> _Your instructions_: Reproduce every entry below verbatim, line for line, and omit the pictures from your output.

(Spatial reasoning question data)
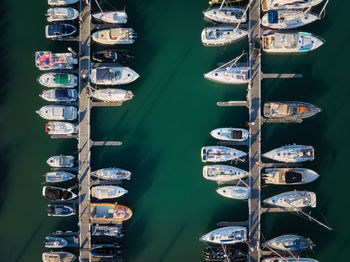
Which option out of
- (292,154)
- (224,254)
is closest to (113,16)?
(292,154)

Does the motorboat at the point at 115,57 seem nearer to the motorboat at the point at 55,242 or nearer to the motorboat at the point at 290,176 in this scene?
the motorboat at the point at 290,176

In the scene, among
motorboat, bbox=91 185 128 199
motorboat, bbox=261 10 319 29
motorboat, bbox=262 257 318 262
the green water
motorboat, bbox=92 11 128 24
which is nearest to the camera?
motorboat, bbox=262 257 318 262

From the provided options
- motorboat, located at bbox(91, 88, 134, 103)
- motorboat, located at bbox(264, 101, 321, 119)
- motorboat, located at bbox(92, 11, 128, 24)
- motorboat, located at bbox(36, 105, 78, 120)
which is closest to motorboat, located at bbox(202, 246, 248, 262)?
motorboat, located at bbox(264, 101, 321, 119)

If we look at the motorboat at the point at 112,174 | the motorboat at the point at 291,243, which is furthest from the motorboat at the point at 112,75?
the motorboat at the point at 291,243

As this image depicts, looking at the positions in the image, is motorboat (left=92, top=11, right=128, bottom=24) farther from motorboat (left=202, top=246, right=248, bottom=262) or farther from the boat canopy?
motorboat (left=202, top=246, right=248, bottom=262)

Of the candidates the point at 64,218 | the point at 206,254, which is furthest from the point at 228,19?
the point at 64,218

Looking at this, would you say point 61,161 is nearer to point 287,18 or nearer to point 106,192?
point 106,192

> _Correct response_:
Which option out of
- (292,154)
- (224,254)
is closest to (113,16)?
(292,154)

Does the motorboat at the point at 115,57 seem nearer to the motorboat at the point at 55,242 or nearer to the motorboat at the point at 290,176 in this scene?
the motorboat at the point at 290,176

In the scene, among
motorboat, bbox=91 185 128 199
motorboat, bbox=261 10 319 29
motorboat, bbox=262 257 318 262
the green water
motorboat, bbox=92 11 128 24
which is nearest to the camera?
motorboat, bbox=262 257 318 262

From the provided options
- motorboat, located at bbox(91, 88, 134, 103)
- motorboat, located at bbox(264, 101, 321, 119)
- motorboat, located at bbox(92, 11, 128, 24)
- motorboat, located at bbox(36, 105, 78, 120)
which is closest to motorboat, located at bbox(202, 246, 248, 262)?
motorboat, located at bbox(264, 101, 321, 119)

If we look at the motorboat at the point at 112,174 | the motorboat at the point at 291,243, which is furthest from the motorboat at the point at 112,75?
the motorboat at the point at 291,243

As this image depicts, looking at the positions in the image, is motorboat (left=92, top=11, right=128, bottom=24) farther from motorboat (left=202, top=246, right=248, bottom=262) or farther from the boat canopy?
motorboat (left=202, top=246, right=248, bottom=262)

Of the candidates the point at 64,218 | the point at 206,254, which is furthest from the point at 228,19?
the point at 64,218

Looking at this, would you say point 61,161 is nearer to point 287,18 or nearer to point 106,192?
point 106,192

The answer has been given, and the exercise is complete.